それは異性としてでも友人としてでも何でも無く、ただ普通に、能力としてだった。
「あの、君がクララさんかい?」
恐らく、最初に彼女に話しかけたのは俺だったであろう。
ピンク色のふさふさとしたツインテールの彼女は、俺を見て不審に思ったらしく少し身構えたが、俺は平然とその時続けた。
「いや、特に警戒しなくて大丈夫だ。俺もこのパーティーの一員で、レイと言う」
「あ……なるほど……。宜しく、です」
警戒は解いたみたいだが、今度は少し緊張しているようだ。
まあ、いいか。
「ああ宜しく。ところで早速なんだが、ちょっと君の能力を見せてくれないかな? 『未来確定』、だったか? 少し興味があるんだ」
興味……ですか?
彼女はちょっと戸惑いつつ、少し悩むような仕草を取った。
「えっと……」
「未来予知とはどう違うんだ? 偶然じゃ無いのか? それを見せてほしい」
彼女はそこにある花瓶を指さす。
「――例えばあの花瓶は割れないんです」
割れない?
俺はその花瓶を見つめる。
割れない……か。なるほど。
じゃあ、俺が割ろうとしたらどうなるんだ?
「今貴方、割ろうとしましたよね?」
……同時だった。
俺が思ったことと、丁度同時だった。
少なくとも彼女が何かしら能力を持っているのは察せた。
「それじゃあ試してみてください。本当に割れないか」
明らかに割ろうとする意志を誘発させる言葉。しかしその言葉と共に、俺は割ろうという意志がなくなっていく。
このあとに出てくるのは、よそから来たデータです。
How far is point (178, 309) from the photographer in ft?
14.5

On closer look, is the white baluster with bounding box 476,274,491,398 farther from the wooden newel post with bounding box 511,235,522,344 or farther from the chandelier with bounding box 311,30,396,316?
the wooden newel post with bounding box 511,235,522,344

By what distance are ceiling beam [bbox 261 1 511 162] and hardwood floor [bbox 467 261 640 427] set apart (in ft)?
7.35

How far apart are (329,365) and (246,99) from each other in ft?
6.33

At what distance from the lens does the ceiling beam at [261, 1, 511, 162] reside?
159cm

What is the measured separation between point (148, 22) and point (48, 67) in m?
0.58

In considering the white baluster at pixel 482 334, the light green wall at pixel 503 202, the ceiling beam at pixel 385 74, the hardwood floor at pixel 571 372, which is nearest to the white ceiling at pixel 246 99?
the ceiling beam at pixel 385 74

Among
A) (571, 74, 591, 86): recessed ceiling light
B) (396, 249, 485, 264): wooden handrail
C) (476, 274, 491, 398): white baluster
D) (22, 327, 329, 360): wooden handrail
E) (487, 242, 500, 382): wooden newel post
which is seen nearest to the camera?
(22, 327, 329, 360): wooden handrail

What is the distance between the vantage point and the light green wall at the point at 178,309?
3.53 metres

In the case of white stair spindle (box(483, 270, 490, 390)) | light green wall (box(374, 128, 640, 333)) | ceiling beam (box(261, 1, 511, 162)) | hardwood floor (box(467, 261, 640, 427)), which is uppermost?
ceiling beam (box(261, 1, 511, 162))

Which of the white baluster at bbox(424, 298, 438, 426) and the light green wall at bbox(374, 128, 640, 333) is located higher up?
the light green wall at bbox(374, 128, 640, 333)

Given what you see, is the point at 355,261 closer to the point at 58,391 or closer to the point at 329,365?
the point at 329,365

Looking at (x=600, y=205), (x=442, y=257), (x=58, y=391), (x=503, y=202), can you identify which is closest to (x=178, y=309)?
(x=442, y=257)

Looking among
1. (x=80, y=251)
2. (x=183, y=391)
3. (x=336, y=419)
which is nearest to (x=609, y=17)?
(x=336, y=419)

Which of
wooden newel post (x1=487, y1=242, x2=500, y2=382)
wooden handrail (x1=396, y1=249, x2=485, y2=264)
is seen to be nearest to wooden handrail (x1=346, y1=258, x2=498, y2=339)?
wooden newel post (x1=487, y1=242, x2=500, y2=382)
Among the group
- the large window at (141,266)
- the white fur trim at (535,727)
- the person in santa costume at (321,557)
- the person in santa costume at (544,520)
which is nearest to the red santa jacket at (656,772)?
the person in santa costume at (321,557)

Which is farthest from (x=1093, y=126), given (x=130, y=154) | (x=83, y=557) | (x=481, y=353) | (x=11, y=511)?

この不思議な感覚――なるほど、これが『未来確定』なのか。
恐らく彼女は、この花瓶が割れない未来を確定したのであろう。
何とも言えない能力だが、あることには違いないだろう。少なくとも今の間に『心理操作』『未来予知』『思考読取』をしてみせたのだから。その未来のために。
そう実感した。
ー ー ー ー ー ー
敵は、そのクララ。しかも『未来確定』と『時間遡行』の二つを持っている、ということか。
リーの言葉を聞いて、俺はそう思った。
「そんなの、無理じゃないか?」
俺がリーに問いかける。
リーは軽く笑って、答える。
「そんなことないよ。確かに、何回も繰り返すことが出来るのは一見、あちらの方が有利に見えるかもしれない。でも実際どれだけ繰り返しても、諦めるほど繰り返しても覆されない状況が、こちらにはある?」
「と、言うと?」
「君が追い出され、君が魔王方につく。たったそれだけで魔王の勝利は確定する。それがどんなに頑張っても覆されない運命だからね」
運命……?
俺は、その言葉がよく分からなかった。
「うん、そうだよ。全く以て覆せない、運命だから」
リーはやけに自信満々に言う。
俺はそれを、奇妙だと思う。
だが彼女の長髪は――水色のその瞳は、なぜかしら俺に自信を持たせた。
それから数日経ち、また時間が戻る。
クララは何をして今、その運命とやらに奮闘しているのだろうか。ふと、気になった。